While the full range of specific analytical tools is beyond the scope of this article, managers can make considerable headway by focusing on those areas of working capital with the largest dollar values, estimating clean-sheet targets, and then focusing on those places with the largest gap between incremental and clean-sheet targets. Areas of opportunity will differ by business, but in our experience, many companies find value in each: inventory, accounts payable, and accounts receivable.

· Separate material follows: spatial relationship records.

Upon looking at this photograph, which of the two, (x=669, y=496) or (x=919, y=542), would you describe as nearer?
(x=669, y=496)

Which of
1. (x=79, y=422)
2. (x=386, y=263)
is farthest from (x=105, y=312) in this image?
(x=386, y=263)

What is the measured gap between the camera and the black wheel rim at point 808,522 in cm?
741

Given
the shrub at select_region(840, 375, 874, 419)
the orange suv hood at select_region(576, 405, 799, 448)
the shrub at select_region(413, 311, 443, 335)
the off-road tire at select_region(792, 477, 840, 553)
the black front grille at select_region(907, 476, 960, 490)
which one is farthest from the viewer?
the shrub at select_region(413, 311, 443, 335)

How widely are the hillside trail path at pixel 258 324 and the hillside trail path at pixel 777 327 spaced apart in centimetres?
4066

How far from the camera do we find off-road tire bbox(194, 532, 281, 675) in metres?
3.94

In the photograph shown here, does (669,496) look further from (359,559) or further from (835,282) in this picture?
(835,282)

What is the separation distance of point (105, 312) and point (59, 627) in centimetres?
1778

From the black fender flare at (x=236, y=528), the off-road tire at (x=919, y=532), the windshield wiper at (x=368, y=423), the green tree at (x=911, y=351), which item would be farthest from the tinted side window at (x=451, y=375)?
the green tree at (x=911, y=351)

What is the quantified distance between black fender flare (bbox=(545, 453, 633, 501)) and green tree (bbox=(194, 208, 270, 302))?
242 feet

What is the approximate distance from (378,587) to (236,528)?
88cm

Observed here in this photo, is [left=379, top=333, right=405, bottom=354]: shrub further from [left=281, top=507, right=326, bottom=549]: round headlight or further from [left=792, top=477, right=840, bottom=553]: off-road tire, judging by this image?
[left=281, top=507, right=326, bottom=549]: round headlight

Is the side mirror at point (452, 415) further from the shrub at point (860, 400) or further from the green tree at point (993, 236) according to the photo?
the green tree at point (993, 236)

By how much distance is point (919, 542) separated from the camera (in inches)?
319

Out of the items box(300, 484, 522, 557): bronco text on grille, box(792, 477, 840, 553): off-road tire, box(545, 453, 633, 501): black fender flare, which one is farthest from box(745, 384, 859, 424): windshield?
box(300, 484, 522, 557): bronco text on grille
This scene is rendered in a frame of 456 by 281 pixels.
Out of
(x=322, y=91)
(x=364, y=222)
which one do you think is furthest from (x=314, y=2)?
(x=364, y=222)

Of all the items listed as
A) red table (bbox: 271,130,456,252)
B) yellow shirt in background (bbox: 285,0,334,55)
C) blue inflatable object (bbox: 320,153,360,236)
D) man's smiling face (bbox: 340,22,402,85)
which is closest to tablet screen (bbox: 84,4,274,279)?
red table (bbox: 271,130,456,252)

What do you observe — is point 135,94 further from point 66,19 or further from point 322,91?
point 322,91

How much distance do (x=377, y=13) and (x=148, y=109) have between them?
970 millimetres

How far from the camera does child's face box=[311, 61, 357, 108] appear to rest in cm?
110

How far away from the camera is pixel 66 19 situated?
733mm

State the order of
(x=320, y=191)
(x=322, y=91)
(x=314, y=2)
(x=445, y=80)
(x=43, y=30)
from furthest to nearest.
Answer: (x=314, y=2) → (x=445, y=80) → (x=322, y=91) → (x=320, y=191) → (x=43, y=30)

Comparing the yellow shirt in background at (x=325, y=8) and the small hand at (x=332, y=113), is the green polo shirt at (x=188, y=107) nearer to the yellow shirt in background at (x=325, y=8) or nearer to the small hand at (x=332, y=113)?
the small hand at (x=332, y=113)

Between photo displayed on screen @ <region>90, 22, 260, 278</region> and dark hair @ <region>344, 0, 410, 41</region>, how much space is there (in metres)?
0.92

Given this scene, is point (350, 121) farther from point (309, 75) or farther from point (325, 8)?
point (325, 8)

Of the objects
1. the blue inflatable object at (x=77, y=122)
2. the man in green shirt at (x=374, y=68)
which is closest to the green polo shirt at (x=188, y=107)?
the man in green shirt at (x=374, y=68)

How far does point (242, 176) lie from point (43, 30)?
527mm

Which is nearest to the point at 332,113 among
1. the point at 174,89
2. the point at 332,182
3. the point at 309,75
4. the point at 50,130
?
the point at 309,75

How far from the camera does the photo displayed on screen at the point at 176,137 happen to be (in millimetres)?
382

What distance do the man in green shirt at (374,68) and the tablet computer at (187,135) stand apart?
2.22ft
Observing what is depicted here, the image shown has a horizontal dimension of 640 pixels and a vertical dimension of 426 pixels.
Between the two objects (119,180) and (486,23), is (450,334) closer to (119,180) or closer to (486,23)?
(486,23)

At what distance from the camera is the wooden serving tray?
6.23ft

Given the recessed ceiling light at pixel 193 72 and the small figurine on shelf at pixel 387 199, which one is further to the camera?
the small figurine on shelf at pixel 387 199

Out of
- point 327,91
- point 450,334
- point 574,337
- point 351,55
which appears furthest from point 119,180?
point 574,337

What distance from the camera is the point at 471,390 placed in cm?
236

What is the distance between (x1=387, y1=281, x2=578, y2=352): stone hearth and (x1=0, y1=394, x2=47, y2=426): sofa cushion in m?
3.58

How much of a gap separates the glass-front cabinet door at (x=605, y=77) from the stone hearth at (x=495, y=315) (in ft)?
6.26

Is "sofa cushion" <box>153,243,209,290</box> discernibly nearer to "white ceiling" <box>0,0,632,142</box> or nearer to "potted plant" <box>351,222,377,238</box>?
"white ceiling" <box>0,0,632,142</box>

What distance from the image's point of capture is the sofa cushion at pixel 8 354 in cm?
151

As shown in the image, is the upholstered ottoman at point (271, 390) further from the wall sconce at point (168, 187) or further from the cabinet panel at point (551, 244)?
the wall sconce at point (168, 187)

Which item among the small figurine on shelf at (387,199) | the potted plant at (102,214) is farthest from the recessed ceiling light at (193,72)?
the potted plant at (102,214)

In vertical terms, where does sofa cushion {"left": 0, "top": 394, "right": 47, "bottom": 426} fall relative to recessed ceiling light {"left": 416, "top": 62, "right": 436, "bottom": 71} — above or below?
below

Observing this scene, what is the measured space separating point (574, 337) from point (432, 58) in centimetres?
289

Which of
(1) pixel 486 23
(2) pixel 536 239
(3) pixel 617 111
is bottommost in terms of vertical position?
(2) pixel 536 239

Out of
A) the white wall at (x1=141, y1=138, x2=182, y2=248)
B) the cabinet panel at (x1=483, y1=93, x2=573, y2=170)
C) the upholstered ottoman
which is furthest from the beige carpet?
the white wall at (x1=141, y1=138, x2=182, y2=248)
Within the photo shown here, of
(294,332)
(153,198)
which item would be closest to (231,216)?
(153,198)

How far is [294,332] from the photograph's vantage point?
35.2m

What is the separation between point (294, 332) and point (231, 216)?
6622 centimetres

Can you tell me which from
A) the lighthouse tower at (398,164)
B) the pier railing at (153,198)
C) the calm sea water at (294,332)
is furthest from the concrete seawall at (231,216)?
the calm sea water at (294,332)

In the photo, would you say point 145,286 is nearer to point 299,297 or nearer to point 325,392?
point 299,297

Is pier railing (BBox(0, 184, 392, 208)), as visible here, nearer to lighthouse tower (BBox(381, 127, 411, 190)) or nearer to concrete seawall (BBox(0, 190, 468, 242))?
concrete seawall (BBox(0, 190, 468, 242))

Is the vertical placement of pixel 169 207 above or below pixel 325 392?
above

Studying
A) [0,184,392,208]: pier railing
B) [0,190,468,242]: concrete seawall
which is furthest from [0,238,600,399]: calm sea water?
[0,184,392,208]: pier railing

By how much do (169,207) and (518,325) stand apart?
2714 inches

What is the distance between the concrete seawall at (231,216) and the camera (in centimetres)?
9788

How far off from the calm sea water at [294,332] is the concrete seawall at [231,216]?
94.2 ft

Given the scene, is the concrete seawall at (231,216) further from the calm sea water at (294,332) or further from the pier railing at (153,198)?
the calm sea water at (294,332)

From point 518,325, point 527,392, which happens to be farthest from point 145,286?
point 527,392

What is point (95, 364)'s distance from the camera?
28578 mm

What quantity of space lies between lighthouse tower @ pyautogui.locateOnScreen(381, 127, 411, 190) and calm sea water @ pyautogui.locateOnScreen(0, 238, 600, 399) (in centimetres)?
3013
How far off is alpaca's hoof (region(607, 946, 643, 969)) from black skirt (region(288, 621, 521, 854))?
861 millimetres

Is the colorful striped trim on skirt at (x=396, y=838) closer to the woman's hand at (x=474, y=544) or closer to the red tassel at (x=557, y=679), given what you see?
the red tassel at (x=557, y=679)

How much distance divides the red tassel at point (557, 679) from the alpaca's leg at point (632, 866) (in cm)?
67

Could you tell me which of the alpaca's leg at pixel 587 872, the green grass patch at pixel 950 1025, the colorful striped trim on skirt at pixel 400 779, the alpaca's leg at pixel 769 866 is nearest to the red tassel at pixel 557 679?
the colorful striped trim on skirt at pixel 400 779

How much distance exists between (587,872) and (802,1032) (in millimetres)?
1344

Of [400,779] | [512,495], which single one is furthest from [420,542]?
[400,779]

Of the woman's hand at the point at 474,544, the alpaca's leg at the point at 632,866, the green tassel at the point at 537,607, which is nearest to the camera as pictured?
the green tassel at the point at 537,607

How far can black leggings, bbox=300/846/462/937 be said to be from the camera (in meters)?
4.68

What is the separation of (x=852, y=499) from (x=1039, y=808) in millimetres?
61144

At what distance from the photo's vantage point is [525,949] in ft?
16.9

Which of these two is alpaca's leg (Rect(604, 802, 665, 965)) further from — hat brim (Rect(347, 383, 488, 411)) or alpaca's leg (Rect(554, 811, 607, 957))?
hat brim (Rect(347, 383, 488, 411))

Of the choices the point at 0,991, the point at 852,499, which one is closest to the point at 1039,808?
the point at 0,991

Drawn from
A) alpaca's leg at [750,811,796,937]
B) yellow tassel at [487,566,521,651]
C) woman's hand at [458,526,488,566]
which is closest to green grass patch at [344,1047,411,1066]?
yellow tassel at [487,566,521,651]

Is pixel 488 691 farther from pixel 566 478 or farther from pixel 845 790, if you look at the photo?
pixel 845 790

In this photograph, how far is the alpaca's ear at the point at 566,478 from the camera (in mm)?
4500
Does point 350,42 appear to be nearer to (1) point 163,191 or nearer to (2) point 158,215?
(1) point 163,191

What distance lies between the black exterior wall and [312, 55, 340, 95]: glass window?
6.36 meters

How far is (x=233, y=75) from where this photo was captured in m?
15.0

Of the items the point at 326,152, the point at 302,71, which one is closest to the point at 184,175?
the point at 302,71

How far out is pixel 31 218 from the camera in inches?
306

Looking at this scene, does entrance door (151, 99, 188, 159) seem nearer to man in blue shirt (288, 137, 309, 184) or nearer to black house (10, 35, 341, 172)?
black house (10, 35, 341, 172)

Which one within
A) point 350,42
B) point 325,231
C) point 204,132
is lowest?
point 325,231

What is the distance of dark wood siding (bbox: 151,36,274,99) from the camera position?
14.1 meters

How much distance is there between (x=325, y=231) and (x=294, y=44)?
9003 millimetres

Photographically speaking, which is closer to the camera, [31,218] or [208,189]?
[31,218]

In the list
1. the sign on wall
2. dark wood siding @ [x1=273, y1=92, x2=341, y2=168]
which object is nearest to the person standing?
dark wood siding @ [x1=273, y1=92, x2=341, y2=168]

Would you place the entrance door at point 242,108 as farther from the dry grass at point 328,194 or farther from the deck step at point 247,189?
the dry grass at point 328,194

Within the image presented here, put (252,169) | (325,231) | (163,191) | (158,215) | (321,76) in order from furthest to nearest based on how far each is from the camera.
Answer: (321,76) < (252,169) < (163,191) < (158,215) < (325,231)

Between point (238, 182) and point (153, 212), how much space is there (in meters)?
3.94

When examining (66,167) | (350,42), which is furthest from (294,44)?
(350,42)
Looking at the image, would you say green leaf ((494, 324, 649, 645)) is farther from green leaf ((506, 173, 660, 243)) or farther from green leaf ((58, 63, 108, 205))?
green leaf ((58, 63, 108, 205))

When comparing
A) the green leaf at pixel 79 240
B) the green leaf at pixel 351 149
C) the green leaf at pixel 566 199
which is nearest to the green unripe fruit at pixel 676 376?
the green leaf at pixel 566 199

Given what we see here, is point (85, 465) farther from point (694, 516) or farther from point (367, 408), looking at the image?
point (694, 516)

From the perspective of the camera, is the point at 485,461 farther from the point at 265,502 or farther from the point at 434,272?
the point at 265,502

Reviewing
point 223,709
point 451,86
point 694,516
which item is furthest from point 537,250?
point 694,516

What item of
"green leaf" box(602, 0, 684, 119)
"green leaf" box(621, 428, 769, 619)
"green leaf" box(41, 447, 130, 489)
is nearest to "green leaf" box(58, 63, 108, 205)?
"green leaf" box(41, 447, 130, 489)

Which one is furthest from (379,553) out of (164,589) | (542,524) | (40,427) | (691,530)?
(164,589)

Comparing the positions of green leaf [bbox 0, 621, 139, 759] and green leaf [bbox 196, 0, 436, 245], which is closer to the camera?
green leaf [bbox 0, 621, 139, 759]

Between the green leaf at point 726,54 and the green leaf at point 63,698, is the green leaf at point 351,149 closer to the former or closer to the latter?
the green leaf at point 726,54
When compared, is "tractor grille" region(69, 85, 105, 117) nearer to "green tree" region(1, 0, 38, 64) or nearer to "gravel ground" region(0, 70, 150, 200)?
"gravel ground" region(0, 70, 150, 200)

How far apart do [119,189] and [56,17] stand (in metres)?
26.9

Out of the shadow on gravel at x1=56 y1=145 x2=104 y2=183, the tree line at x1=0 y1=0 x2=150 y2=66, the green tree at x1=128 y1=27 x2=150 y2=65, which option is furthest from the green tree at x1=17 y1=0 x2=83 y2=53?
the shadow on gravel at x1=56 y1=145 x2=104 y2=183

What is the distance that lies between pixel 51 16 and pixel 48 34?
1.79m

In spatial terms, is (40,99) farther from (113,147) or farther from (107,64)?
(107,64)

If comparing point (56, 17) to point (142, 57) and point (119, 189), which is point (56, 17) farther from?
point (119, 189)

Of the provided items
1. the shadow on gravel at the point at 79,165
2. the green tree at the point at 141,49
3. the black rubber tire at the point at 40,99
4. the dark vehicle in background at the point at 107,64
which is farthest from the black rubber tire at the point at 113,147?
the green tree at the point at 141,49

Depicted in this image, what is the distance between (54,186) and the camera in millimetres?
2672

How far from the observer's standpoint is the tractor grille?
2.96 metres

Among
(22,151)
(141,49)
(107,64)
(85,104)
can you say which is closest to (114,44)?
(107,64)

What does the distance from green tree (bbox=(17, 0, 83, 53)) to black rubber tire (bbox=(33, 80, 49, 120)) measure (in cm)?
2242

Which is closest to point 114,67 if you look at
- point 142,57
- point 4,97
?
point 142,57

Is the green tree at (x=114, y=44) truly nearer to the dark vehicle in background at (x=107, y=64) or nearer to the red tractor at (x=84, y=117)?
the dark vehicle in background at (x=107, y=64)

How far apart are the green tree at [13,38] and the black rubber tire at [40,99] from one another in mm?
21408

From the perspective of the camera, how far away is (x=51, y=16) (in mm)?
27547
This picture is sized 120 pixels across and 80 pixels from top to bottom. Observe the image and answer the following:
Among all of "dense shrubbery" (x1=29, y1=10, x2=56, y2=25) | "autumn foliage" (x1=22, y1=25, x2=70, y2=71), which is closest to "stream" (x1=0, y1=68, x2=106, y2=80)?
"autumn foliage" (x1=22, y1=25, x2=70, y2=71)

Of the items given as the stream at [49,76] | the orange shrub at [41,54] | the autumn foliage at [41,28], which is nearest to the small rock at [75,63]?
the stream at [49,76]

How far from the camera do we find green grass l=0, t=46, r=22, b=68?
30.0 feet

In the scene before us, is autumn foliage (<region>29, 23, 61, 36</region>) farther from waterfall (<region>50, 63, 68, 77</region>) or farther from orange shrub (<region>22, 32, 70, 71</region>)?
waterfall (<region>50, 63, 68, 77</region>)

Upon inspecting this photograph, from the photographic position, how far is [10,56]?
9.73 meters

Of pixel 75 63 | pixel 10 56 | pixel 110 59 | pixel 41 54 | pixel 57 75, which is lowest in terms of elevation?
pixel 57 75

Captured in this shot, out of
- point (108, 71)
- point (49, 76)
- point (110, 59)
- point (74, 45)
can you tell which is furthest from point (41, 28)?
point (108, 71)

Once companies have the basic incentives, data, and targets in place, they can turn to more advanced techniques for working capital management, such as supplier financing (particularly when a company’s cost of capital is lower than its suppliers’) and vendor-managed inventory. But many companies can wrest much of the value of working capital management just by maintaining the momentum of their baseline programs—to prevent them from eroding as time passes. One pharmaceutical company, for example, substantially improved performance in this area in 2009 and 2010 but by 2013 saw it creep back to precrisis levels as other business priorities diverted attention. In our experience, just paying attention can prevent backsliding. Are the incentives having the desired effect? Is the focus on continuously improving? Can performance targets be even more aggressive? A periodic audit of inventory and accounts is also useful, especially for new accounts, where managers may have made policy exceptions to payment terms to attract customers or to inventory to earn discounts from suppliers.
Insights from analysis of working capital can also be used to improve performance across a broad range of functions other than finance. Inconsistent customer terms and conditions brought to light by programs to improve the management of working capital, for instance, could signal an even bigger opportunity in pricing. The supply-chain data needed to manage working capital can reveal waste and inefficiency. For example, once they were reviewing data from accounts payable, managers at one company realized they could combine cargoes of raw materials in a way that reduced shipping costs and allowed a smaller network of warehouses. Additionally, the process of calculating safety stocks can uncover underappreciated supply-chain risks and lead to the development of diversified supply options and other contingency plans.
Working capital is important and often under-managed. Improving its performance can generate cash to fund value-creating opportunities and reveal insights that improve other aspects of business performance.